SDGs目標6「安全な水とトイレを世界中に」とは
目標6は、世界中の人が安全な水を飲み、衛生的なトイレを使えるようにしようという目標です。
8つのターゲットの中には、安全な水を確保するだけでなく、2030年までに国境を越えて統合水資源管理を実施することも含まれています。
統合水資源管理とは、安全な水をずっと供給できるようにシステム化して、経済や生態系を維持していく管理のことです。
つまり、目標6では単に「安全な水とトイレを世界中に配ればいい」ということではなく、持続可能なかたちで水資源を守ることを目指しています。
SDGs 6. 安全な水とトイレを世界中に|SDGsクラブ(日本ユニセフ協会)
安全な水と安全ではない水の違い
日本の水道水は、蛇口からそのまま飲むことができる安全な水です。日本では、安全ではない水を探すほうが難しいかもしれません。
安全な水と安全ではない水とは何が違うのでしょうか。ここからは、SDGs目標6の「安全な水」について考えてみましょう。
安全な水
「安全な水」と「きれいな水」は同じ意味ではありません。見た目が透き通ったきれいな水でも目に見えない菌や汚れが含まれているかもしれないため安全な水とは呼べません。

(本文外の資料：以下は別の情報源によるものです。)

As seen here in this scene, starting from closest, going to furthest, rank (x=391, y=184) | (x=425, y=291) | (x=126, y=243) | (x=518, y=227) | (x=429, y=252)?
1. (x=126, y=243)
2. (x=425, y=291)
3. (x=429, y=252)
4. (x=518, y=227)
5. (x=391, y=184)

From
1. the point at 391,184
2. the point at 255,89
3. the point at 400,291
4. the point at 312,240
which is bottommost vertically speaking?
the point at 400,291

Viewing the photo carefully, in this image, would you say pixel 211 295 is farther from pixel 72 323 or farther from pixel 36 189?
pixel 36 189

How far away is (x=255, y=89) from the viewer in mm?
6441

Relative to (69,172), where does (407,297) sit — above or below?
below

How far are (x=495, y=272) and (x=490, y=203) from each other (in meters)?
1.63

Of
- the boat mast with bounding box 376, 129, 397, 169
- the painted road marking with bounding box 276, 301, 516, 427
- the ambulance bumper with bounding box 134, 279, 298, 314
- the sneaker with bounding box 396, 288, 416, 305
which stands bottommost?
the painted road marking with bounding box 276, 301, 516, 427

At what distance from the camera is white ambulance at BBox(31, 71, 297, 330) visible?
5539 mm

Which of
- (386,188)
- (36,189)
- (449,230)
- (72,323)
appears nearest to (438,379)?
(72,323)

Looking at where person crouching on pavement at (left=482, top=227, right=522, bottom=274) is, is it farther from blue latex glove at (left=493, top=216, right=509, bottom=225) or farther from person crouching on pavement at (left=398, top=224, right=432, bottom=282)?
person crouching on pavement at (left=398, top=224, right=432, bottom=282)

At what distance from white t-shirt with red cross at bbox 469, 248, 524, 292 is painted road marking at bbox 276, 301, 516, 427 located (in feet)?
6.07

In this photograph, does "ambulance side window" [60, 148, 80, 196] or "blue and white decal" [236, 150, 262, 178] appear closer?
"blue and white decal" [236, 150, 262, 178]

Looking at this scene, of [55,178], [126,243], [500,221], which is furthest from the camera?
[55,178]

SDGs目標6で掲げている「安全な水」は、水自体の安全性だけではなく、水を得るまでのプロセスも安全である必要があります。水自体がそのまま飲める安全な水であっても、水を汲むまでに崖を登ったり、何時間も歩かなければならなかったりする水は安全な水とは呼べないのです。
安全ではない水
安全ではない水は、汚染から守られていない水源の水です。
人間や動物の排泄物から保護される設備がない水源や地表水とよばれる川や池の水も安全ではない水に含まれます。地表水には、細菌だけでなく虫の幼虫や卵をもった虫(メジナ虫)もいます。そのまま飲んでしまえば体の中で卵がかえり、とてもつらい思いをしなければなりません。
安全な水を世界中に普及させなければならない理由
まずは世界の水事情からお話ししましょう。
2020年現在、世界の約74%の人は安全な水を利用しています。しかし残りの26%の人たちは安全な水を利用してはいません。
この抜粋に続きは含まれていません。